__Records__
++++++++

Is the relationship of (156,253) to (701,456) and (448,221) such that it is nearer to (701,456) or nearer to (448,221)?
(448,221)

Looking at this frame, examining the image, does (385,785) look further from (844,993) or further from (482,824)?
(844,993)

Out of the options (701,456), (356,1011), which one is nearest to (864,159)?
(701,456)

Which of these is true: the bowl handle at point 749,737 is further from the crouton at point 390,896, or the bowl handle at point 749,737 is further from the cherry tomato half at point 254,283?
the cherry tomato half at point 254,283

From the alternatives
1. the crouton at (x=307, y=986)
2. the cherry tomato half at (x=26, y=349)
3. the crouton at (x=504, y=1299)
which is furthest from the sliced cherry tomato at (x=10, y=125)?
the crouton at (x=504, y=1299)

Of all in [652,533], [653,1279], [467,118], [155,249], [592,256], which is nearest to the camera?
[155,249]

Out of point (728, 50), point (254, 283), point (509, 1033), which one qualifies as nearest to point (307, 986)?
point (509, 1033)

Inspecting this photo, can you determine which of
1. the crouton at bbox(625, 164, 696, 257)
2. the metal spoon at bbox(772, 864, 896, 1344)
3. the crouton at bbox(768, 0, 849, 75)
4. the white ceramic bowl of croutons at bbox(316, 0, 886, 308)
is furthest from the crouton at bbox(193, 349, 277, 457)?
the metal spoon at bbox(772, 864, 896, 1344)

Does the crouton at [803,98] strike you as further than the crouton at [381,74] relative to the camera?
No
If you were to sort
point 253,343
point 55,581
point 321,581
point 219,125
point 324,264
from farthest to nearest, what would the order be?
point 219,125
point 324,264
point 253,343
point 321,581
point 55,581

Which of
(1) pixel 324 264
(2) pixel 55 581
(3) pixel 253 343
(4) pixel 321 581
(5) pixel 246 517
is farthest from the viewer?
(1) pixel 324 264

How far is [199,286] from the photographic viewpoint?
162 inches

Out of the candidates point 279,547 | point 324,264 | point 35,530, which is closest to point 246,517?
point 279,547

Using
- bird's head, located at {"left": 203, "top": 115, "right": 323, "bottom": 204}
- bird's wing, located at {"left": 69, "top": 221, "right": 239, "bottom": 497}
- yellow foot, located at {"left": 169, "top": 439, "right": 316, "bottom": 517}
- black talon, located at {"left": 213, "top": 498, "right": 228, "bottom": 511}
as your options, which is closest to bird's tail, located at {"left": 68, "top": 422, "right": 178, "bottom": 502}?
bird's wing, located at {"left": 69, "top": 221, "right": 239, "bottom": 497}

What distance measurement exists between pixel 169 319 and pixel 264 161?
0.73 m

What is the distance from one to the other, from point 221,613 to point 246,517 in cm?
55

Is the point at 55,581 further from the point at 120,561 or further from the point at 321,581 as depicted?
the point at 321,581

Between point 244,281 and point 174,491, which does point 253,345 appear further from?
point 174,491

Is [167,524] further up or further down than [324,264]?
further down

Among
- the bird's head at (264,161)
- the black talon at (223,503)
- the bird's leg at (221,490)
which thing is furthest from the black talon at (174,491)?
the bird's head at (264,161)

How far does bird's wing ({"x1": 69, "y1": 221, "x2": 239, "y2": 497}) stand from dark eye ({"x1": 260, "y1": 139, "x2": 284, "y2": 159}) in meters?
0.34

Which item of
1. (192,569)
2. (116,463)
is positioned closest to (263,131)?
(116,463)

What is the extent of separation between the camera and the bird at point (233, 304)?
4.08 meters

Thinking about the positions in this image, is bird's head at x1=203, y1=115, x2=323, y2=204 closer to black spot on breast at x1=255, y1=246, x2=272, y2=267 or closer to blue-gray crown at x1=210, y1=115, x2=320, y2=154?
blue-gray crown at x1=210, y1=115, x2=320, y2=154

++++++++

__WHAT THE TASK REQUIRES__
Rewrite all of the rows above as a numbered list, leaving out the blank lines.

__RESPONSE FOR THIS EXERCISE__
1. Is the relationship of (156,253) to (701,456) and (448,221) such that it is nearer to (701,456) or nearer to (448,221)?
2. (448,221)
3. Looking at this frame, examining the image, does (385,785) look further from (844,993) or further from (482,824)?
4. (844,993)
5. Out of the options (701,456), (356,1011), which one is nearest to (864,159)?
6. (701,456)
7. Which of these is true: the bowl handle at point 749,737 is further from the crouton at point 390,896, or the bowl handle at point 749,737 is further from the cherry tomato half at point 254,283?
8. the cherry tomato half at point 254,283
9. From the alternatives
10. 1. the crouton at (x=307, y=986)
11. 2. the cherry tomato half at (x=26, y=349)
12. 3. the crouton at (x=504, y=1299)
13. which is furthest from the sliced cherry tomato at (x=10, y=125)?
14. the crouton at (x=504, y=1299)
15. Of all in [652,533], [653,1279], [467,118], [155,249], [592,256], which is nearest to the camera?
16. [155,249]
17. Out of point (728, 50), point (254, 283), point (509, 1033), which one qualifies as nearest to point (307, 986)?
18. point (509, 1033)
19. Inspecting this photo, can you determine which of
20. 1. the crouton at bbox(625, 164, 696, 257)
21. 2. the metal spoon at bbox(772, 864, 896, 1344)
22. 3. the crouton at bbox(768, 0, 849, 75)
23. 4. the white ceramic bowl of croutons at bbox(316, 0, 886, 308)
24. is furthest from the crouton at bbox(193, 349, 277, 457)?
25. the metal spoon at bbox(772, 864, 896, 1344)
26. Does the crouton at [803,98] strike you as further than the crouton at [381,74] relative to the camera?
27. No
28. If you were to sort
29. point 253,343
30. point 55,581
31. point 321,581
32. point 219,125
33. point 324,264
34. from farthest to nearest, what would the order be?
35. point 219,125
36. point 324,264
37. point 253,343
38. point 321,581
39. point 55,581
40. Which of
41. (1) pixel 324 264
42. (2) pixel 55 581
43. (3) pixel 253 343
44. (4) pixel 321 581
45. (5) pixel 246 517
46. is farthest from the viewer?
47. (1) pixel 324 264
48. How far is [199,286] from the photographic viewpoint?
49. 162 inches
50. Out of the candidates point 279,547 | point 324,264 | point 35,530, which is closest to point 246,517?
51. point 279,547
52. Using
53. - bird's head, located at {"left": 203, "top": 115, "right": 323, "bottom": 204}
54. - bird's wing, located at {"left": 69, "top": 221, "right": 239, "bottom": 497}
55. - yellow foot, located at {"left": 169, "top": 439, "right": 316, "bottom": 517}
56. - black talon, located at {"left": 213, "top": 498, "right": 228, "bottom": 511}
57. as your options, which is closest to bird's tail, located at {"left": 68, "top": 422, "right": 178, "bottom": 502}?
58. bird's wing, located at {"left": 69, "top": 221, "right": 239, "bottom": 497}
59. What distance measurement exists between pixel 169 319 and pixel 264 161?
60. 0.73 m
61. What is the distance from one to the other, from point 221,613 to point 246,517 in cm?
62. 55
63. Is the point at 55,581 further from the point at 120,561 or further from the point at 321,581 as depicted?
64. the point at 321,581
65. Between point 244,281 and point 174,491, which does point 253,345 appear further from?
66. point 174,491
67. Is [167,524] further up or further down than [324,264]?
68. further down
69. Among
70. - the bird's head at (264,161)
71. - the black talon at (223,503)
72. - the bird's leg at (221,490)
73. which thing is furthest from the black talon at (174,491)?
74. the bird's head at (264,161)
75. How far does bird's wing ({"x1": 69, "y1": 221, "x2": 239, "y2": 497}) stand from dark eye ({"x1": 260, "y1": 139, "x2": 284, "y2": 159}) in meters?
76. 0.34
77. Which item of
78. 1. (192,569)
79. 2. (116,463)
80. is positioned closest to (263,131)?
81. (116,463)
82. What is the extent of separation between the camera and the bird at point (233, 304)?
83. 4.08 meters
84. Thinking about the positions in this image, is bird's head at x1=203, y1=115, x2=323, y2=204 closer to black spot on breast at x1=255, y1=246, x2=272, y2=267 or closer to blue-gray crown at x1=210, y1=115, x2=320, y2=154?
85. blue-gray crown at x1=210, y1=115, x2=320, y2=154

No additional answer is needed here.